**SOURCE INFORMATION:**
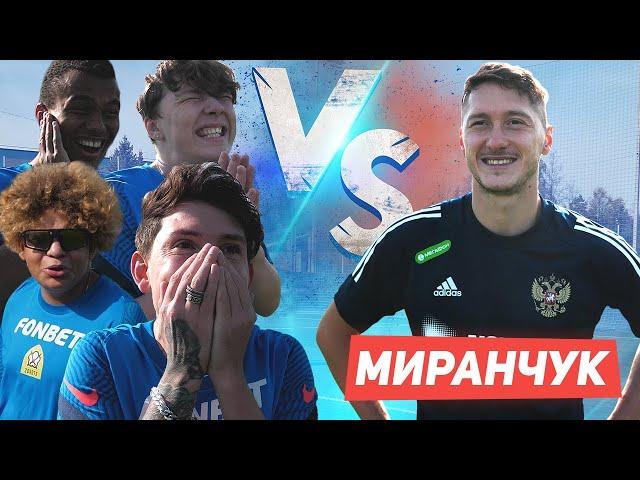 АНТОН МИРАНЧУК VS 2DROTS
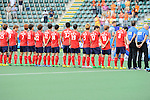The Hague, Netherlands, June 10: Players of Korea line up prior to the field hockey group match (Men - Group B) between Germany and Korea on June 10, 2014 during the World Cup 2014 at Kyocera Stadium in The Hague, Netherlands. Final score 6-1 (3-0) (Photo by Dirk Markgraf / www.265-images.com) *** Local caption ***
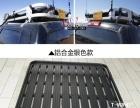 江淮T6风骏加长标准皮卡铝合金黑色行李筐免打孔行李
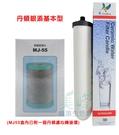 適用能量活水機 基本型 濾心組 丹頓濾心活性碳銀添(聖燭型)+MJ55除鉛濾心,2330元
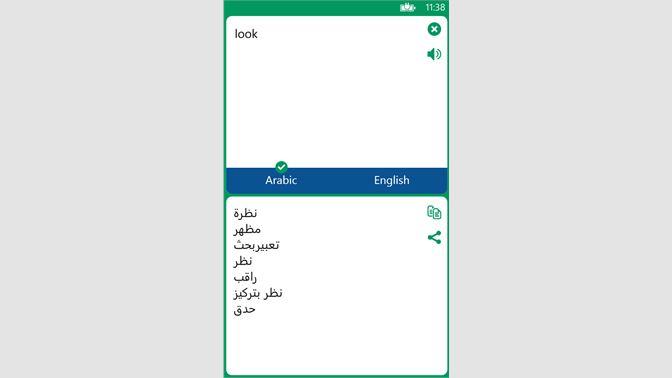 Get Arabic English Translator - Microsoft Store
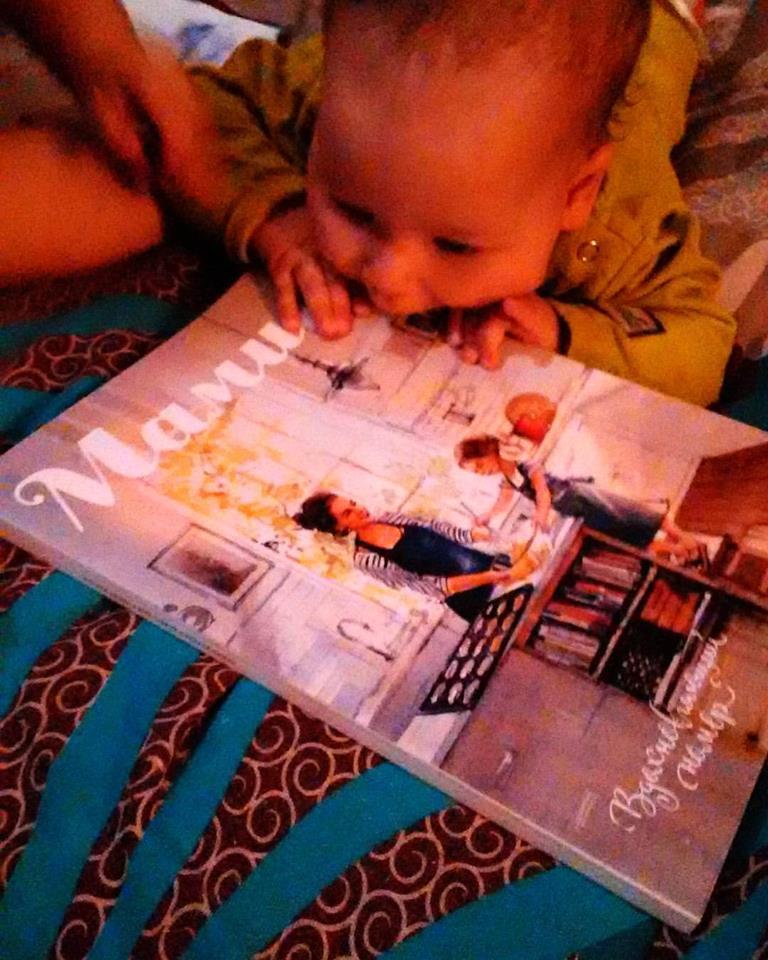 """Идея здорового и счастливого материнства в моих детях...статья в журнале """"МаминПапин"""", ноябрь 2016"""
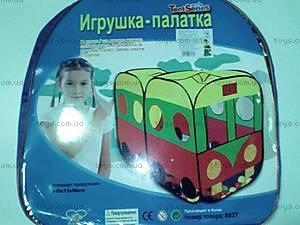 Игровая палатка для детей «Автобус», 8027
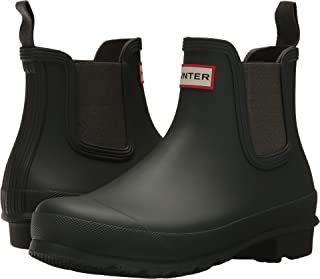 cheap hunter boots for sale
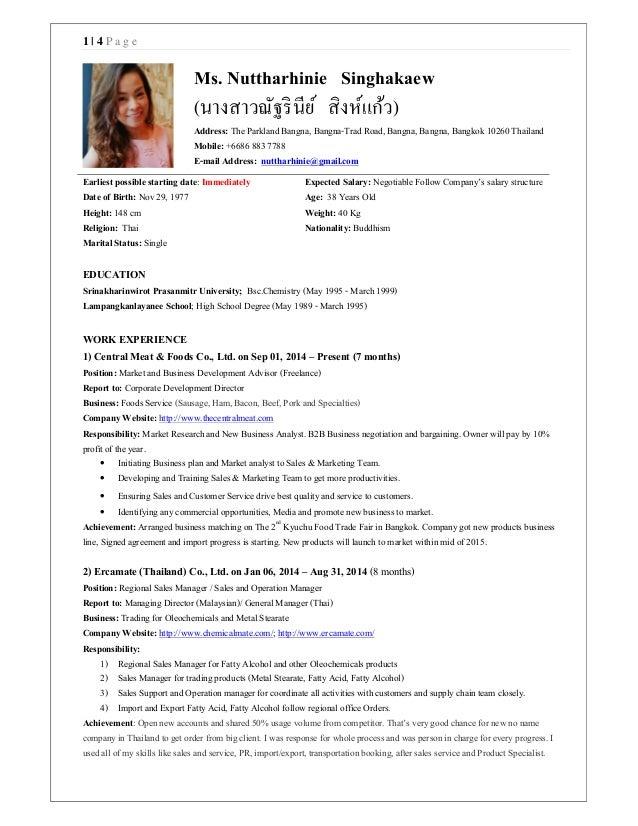 Full CV_Nuttharhinie Singhakaew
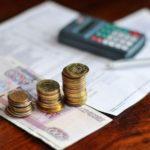 Порядок перерасчета платы за ТКО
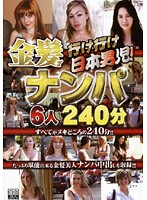 (h_115gangx00001)[GANGX-001] 行け行け日本男児!金髪ナンパ6人240分 ダウンロード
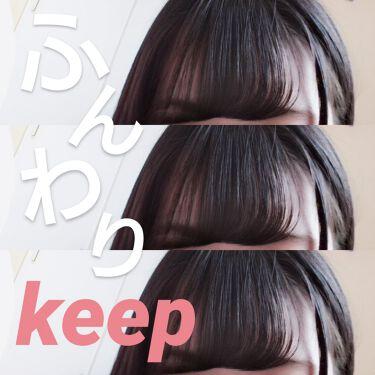 巻き髪カーラーウォーター(サラ スウィートローズの香り)/SALA/プレスタイリング・寝ぐせ直しを使ったクチコミ(1枚目)
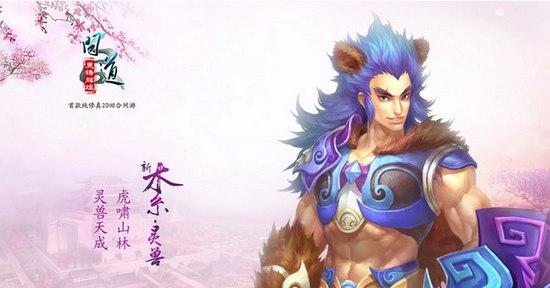 http://www.youxixj.com/wanjiazixun/133220.html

**TASK OBJECTIVE:**
A verbatim transcript of the entries above is required, with the pictures left out.

**TASK OUTPUT:**
 АНТОН МИРАНЧУК VS 2DROTS
The Hague, Netherlands, June 10: Players of Korea line up prior to the field hockey group match (Men - Group B) between Germany and Korea on June 10, 2014 during the World Cup 2014 at Kyocera Stadium in The Hague, Netherlands. Final score 6-1 (3-0) (Photo by Dirk Markgraf / www.265-images.com) *** Local caption ***
 江淮T6风骏加长标准皮卡铝合金黑色行李筐免打孔行李
 適用能量活水機 基本型 濾心組 丹頓濾心活性碳銀添(聖燭型)+MJ55除鉛濾心,2330元
 Get Arabic English Translator - Microsoft Store
 """Идея здорового и счастливого материнства в моих детях...статья в журнале """"МаминПапин"""", ноябрь 2016"""
 Игровая палатка для детей «Автобус», 8027
 cheap hunter boots for sale
 Full CV_Nuttharhinie Singhakaew
 Порядок перерасчета платы за ТКО
 (h_115gangx00001)[GANGX-001] 行け行け日本男児!金髪ナンパ6人240分 ダウンロード
 巻き髪カーラーウォーター(サラ スウィートローズの香り)/SALA/プレスタイリング・寝ぐせ直しを使ったクチコミ(1枚目)
 http://www.youxixj.com/wanjiazixun/133220.html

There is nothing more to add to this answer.